Agar is non-digestible and is used in food products where its emulsifying, stabilizing, and gelling properties and the heat resistance of its gel are useful. These unique properties are also widely utilized in the biotechnology industry and as bacteriological media. The use of agar is well established in vegetarian and health food products, including prepared cereals, meat substitutes, and desserts. Agar is used as a vegan substitute for gelatin and is used by poultry canners as a gelling material at 0.5 to 2% of broth weight to eliminate transit damage of fragile tissues.
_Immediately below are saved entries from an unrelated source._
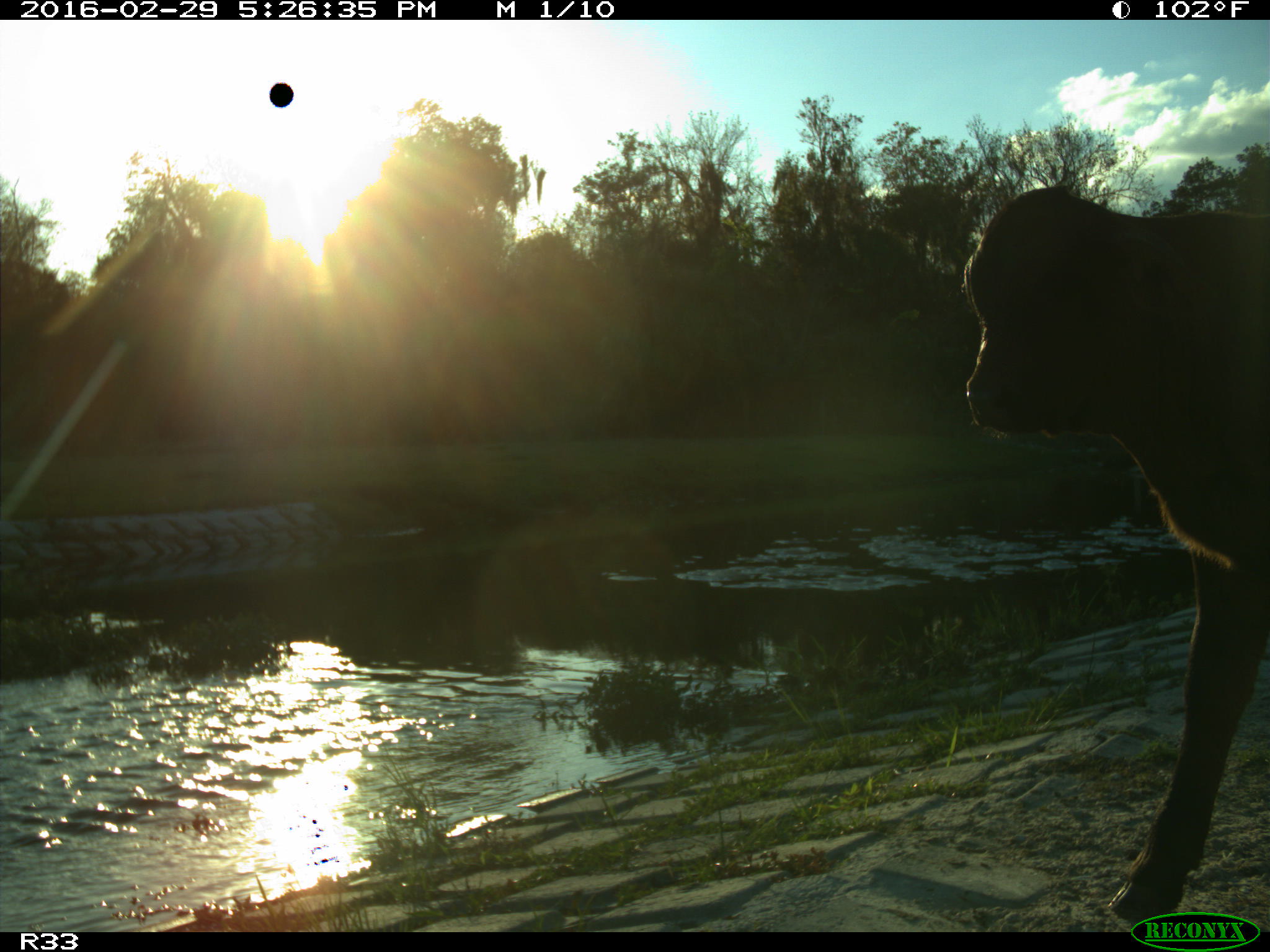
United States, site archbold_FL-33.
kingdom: Animalia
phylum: Chordata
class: Mammalia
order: Artiodactyla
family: Bovidae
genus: Bos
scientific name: Bos taurus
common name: domestic cow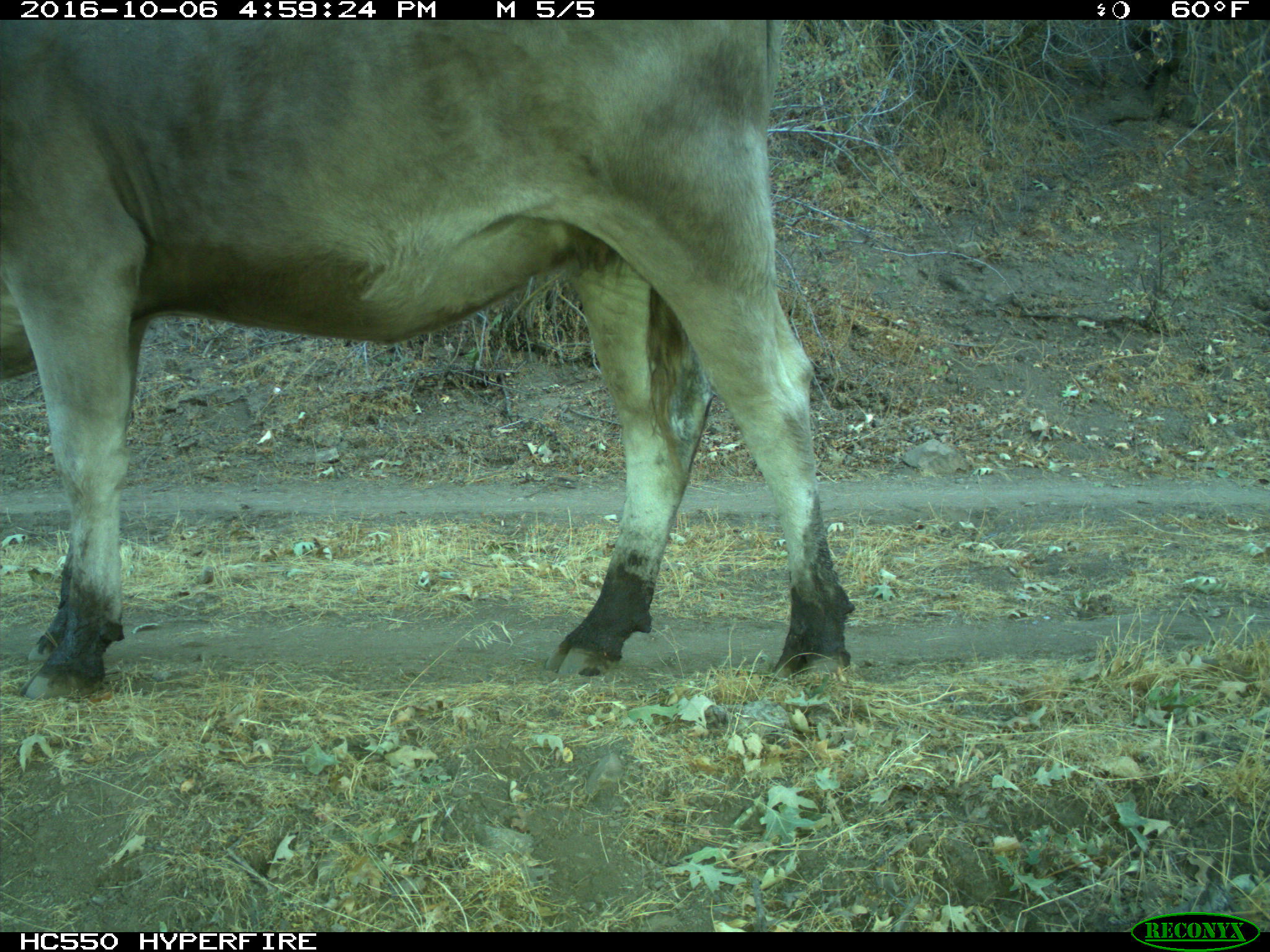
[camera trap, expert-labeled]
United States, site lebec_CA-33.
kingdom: Animalia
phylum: Chordata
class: Mammalia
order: Artiodactyla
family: Bovidae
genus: Bos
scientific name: Bos taurus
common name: domestic cow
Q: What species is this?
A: Bos taurus (domestic cow).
Our team believes that ocean farming is a high impact, low cost way of helping the environment whilst stimulating the regional climate economy by providing jobs and income to fishing communities within the Caribbean. The current aqua-economy in Jamaica relies heavily on fishing activities. Today, as a result of said activities, our fish reserves have been significantly depleted, which has led to compounding overfishing as a consequence. Kee Farms’ varied mariculture approach through seaweed and oyster farming explores a relatively untapped market. A key facet of our mission is to encourage responsible farming and consumption practices locally.

Biochar Production

Biochar is a carbon-rich “biological charcoal”. It is produced through the process of slow pyrolysis, in which biomass is combusted in the absence of oxygen. Biochar is a carbonized fertilizer used to ameliorate dry soiled areas that need additional nutrients. It can also enhance natural rates of carbon sequestration in the soil.

Activated Carbon

Activated carbon are unique and versatile adsorbents, that is, materials that allow particulate matter of other substances to stick to its surface. Activated carbon is unique by having extended surface area, microporous structure, universal adsorption effect, high adsorption capacity, and a high degree of surface reactivity.

Growing Shellfish

Oysters will be raised in floats, large baskets mimicking an oyster bed. The oyster seeds we use will be placed in protective bags and allowed to feed and grow, safe from predators.

Oysters can filter 50 gallons of water a day from pollutants such as nitrogen, a result of agricultural runoff and climate change. They either expel these pollutants or absorb them in their shells or tissues.